A rock theatre phenomenon of the 1960s. The ringleaders were poets Ed Sanders (b 17 August 1939; published literary journal Fuck You) and Tuli Kupferberg (jumped off the Brooklyn Bridge and survived in Allen Ginsberg's Howl; it was actually the Manhattan Bridge). Kupferberg (b Naphtali Kupferberg, 28 September 1923, NYC; d there 12 July 2010) was actually old enough to have been a beatnik, but he preferred the term 'bohemian'. They became hippy-era satirists with drummer Ken Weaver, the varying group personnel including Peter Stampfel and Steve Weber, later of the Holy Modal Rounders. They ran off-off-Broadway for over 900 performances, and played at the famous March on the Pentagon in 1967.

Their first album The Village Fugs Sing Ballads of Contemporary Protest, Points of View and General Dissatisfaction on Broadside was reissued as First Album '65 on the pioneering ESP label, followed by Virgin Fugs '65 and Indian War Hoop '66 (with playwright Sam Shepard on drums); ESP out-takes were on Fugs 4, Rounders Score '75. They switched to Reprise for Tenderness Junction and It Crawled Into My Hand, Honest '68, The Belle Of Avenue A '69 and Golden Filth '70 (recorded at one of their last shows in '68: 'best tune was written by William Blake under the romantic sway of a lesbian troll'). Sanders made solo albums on Reprise Sanders' Truckstop '72 (whether parody of or a departure from country rock depends on the listener) and Beer Cans On The Moon (including a song about a robot in love with Dolly Parton). His are 'dirty jokes at their most divine' (quotes from Robert Christgau).
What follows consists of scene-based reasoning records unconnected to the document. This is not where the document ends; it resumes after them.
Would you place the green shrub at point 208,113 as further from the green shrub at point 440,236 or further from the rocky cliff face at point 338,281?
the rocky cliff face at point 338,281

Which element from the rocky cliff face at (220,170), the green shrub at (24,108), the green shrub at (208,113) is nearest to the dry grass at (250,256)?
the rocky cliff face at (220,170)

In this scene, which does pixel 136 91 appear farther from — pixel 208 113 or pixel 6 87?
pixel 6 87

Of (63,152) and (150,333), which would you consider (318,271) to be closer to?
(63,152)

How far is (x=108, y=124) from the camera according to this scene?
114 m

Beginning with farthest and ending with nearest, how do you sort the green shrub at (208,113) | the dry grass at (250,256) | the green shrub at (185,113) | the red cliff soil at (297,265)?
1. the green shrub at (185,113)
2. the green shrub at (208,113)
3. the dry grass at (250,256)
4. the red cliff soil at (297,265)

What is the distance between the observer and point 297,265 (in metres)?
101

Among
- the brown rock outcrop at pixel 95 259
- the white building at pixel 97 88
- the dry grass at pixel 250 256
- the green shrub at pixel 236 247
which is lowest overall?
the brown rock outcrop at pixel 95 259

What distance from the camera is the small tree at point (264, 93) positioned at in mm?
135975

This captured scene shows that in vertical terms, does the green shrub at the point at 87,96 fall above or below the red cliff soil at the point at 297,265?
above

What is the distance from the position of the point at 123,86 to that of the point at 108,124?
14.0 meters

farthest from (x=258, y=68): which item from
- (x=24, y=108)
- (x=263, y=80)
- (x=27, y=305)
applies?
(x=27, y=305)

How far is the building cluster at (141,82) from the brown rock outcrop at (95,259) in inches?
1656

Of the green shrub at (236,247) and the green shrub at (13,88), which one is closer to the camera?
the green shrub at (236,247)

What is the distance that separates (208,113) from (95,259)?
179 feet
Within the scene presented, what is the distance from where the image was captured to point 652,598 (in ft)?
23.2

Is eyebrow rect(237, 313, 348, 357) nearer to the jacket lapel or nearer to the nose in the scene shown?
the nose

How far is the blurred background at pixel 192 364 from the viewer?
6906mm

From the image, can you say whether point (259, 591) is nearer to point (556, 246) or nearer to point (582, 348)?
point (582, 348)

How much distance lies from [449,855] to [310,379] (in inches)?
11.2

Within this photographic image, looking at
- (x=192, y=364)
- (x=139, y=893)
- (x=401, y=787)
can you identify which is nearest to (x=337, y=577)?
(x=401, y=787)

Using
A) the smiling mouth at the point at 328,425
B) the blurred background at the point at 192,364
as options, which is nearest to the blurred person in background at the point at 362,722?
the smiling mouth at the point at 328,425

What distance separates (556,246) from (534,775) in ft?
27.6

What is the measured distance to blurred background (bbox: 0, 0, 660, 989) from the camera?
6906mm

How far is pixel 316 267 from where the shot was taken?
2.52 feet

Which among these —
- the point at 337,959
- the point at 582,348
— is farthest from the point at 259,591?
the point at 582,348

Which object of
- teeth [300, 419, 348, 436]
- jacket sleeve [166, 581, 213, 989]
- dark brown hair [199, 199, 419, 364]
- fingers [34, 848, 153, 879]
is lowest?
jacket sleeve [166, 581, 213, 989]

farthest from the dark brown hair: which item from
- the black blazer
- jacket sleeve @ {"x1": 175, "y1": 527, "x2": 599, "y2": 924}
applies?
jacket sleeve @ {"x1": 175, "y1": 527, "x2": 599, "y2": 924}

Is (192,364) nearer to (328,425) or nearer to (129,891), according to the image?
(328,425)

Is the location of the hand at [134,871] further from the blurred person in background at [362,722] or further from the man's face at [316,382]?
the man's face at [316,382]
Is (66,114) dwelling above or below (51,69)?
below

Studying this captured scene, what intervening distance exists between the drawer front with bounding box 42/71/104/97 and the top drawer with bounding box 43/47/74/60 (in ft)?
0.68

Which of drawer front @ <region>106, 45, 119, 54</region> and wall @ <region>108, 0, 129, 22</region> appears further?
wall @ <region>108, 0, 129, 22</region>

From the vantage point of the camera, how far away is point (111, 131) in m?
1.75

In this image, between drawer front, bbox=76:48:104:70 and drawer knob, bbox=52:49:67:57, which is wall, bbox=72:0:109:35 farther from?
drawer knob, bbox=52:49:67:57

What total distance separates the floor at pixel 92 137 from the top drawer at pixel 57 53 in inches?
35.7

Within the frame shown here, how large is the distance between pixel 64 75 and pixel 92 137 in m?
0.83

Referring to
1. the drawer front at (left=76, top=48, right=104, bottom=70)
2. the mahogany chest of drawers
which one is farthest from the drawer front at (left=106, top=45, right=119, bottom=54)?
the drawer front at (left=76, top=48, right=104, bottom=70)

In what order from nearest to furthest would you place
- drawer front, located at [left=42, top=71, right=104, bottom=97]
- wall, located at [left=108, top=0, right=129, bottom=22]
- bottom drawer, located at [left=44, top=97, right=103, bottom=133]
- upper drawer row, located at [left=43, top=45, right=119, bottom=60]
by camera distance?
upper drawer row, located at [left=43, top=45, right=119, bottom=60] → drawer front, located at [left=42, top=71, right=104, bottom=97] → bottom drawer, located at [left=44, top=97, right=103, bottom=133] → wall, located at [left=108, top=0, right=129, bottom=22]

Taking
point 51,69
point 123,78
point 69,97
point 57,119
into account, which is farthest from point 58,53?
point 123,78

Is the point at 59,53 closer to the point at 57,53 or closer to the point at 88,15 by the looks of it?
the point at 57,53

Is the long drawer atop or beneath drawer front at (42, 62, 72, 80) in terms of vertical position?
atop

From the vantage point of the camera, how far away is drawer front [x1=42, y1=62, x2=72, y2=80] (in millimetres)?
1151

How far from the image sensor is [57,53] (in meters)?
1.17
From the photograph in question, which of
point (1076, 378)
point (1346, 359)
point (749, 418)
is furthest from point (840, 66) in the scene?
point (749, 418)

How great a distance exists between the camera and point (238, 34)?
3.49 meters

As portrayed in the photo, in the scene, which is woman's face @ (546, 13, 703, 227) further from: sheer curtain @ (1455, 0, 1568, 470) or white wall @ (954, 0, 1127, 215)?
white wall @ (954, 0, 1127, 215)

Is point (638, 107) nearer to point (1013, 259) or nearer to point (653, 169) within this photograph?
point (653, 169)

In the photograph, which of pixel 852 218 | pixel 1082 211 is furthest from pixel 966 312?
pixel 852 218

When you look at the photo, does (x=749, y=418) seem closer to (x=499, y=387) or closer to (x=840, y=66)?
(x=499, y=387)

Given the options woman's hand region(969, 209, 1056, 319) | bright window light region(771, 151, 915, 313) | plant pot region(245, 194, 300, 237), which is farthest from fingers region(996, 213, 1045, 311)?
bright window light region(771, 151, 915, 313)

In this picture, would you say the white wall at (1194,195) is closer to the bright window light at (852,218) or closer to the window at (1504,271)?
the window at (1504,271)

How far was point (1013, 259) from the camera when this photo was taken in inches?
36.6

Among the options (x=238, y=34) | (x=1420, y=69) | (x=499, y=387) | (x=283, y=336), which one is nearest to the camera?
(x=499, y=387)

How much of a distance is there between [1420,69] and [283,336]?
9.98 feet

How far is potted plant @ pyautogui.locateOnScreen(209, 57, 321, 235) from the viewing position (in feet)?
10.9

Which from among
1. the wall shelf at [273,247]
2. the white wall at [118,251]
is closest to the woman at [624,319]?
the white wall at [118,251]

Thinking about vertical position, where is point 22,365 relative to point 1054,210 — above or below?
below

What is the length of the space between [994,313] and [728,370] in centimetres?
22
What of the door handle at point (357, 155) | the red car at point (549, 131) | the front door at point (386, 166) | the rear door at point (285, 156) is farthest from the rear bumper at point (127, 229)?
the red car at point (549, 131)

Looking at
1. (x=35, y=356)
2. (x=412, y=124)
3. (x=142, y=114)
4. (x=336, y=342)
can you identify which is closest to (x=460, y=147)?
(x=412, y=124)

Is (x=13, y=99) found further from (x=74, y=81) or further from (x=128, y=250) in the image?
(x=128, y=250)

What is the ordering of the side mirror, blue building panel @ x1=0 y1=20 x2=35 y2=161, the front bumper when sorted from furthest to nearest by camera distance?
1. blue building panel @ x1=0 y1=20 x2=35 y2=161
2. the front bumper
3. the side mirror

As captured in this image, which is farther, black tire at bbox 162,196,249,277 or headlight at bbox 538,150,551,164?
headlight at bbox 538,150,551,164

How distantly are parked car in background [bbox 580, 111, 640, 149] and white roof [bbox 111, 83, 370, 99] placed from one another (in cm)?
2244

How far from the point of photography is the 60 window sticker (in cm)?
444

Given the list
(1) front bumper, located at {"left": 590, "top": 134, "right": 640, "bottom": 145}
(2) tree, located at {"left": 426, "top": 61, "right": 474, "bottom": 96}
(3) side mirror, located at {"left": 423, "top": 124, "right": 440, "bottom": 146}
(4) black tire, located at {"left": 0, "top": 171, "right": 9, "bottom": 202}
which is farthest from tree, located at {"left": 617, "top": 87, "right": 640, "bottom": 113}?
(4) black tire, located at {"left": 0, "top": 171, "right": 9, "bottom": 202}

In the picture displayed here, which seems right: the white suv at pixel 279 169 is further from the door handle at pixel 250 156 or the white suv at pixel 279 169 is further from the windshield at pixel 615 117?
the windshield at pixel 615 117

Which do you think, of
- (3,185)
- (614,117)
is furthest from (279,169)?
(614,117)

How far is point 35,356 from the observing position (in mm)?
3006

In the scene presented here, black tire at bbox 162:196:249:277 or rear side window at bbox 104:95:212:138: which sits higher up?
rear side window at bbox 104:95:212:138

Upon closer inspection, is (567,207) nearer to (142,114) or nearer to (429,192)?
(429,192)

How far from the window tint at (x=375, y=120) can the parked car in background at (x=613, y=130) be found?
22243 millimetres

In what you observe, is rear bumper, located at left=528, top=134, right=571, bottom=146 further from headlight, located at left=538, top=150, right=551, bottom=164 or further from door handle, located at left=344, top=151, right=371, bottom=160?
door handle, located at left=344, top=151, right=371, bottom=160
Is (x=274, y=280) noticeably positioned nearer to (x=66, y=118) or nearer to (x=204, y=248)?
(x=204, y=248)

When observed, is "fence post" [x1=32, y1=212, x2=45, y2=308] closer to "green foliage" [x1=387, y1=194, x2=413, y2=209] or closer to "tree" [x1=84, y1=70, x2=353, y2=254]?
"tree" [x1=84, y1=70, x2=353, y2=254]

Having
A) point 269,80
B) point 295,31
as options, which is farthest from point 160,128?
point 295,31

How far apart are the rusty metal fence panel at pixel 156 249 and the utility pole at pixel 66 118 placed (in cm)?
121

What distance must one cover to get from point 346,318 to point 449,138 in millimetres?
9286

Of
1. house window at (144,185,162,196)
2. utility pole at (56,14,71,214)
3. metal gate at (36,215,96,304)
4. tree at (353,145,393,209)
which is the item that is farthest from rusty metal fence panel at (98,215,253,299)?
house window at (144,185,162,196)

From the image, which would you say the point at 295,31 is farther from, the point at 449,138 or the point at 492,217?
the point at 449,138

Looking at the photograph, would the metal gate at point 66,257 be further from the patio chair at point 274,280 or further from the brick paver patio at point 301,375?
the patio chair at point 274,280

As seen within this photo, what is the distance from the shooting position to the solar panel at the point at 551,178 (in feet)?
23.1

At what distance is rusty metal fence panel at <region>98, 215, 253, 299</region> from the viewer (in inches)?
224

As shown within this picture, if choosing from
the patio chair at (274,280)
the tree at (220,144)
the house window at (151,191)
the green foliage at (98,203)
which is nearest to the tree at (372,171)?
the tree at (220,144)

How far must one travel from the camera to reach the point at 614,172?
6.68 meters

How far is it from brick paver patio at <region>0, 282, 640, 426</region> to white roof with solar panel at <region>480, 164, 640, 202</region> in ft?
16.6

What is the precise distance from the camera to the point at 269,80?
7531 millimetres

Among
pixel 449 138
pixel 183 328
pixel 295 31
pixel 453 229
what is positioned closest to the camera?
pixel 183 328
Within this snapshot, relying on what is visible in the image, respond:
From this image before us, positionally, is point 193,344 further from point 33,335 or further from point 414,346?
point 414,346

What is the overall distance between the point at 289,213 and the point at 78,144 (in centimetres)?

Sanders also wrote best-selling The Family about the crimes and trial of Charles Manson; Kupferberg became a cartoonist (selling his work in the street) and director of the Revolting Theatre Company. Among his books was 1,001 Ways to Live Without Working. Their music was reminiscent of early Velvet Underground, their comedy of Lenny Bruce, both of Frank Zappa's early Mothers of Invention; their shambolic performance should have been an influence on punk rock, but the punks pretended to have no antecedants, and anyway were not good at comedy. Kupferberg and Sanders re-formed '85 and periodically; Songs From A Portable Forest and No More Slaves were later albums. Keeping up with the technology in the new century, Kupferberg had completed parts for a new recording, Be Free: The Fugs Final CD (Part Two), and was posting ribald 'perverbs' on YouTube.